Task item:
The data should be written out in full, exactly as it stands, and the pictures dropped.

Data shown:

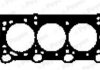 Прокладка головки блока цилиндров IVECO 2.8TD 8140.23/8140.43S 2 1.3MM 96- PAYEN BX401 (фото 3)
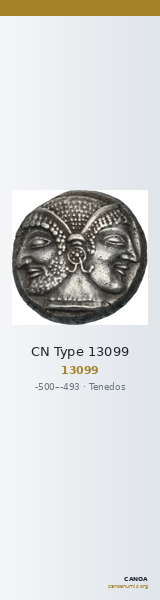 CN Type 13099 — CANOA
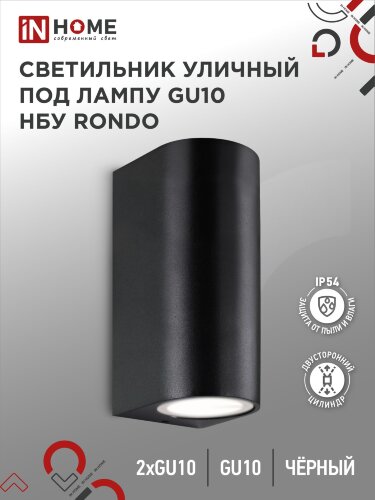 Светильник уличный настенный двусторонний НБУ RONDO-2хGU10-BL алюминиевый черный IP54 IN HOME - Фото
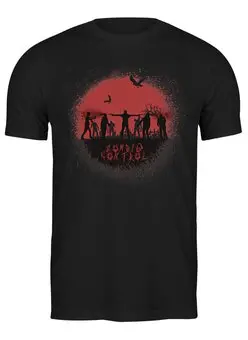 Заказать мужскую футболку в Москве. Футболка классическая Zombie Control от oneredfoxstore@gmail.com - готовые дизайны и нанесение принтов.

Task answer:
 Прокладка головки блока цилиндров IVECO 2.8TD 8140.23/8140.43S 2 1.3MM 96- PAYEN BX401 (фото 3)
 CN Type 13099 — CANOA
 Светильник уличный настенный двусторонний НБУ RONDO-2хGU10-BL алюминиевый черный IP54 IN HOME - Фото
 Заказать мужскую футболку в Москве. Футболка классическая Zombie Control от oneredfoxstore@gmail.com - готовые дизайны и нанесение принтов.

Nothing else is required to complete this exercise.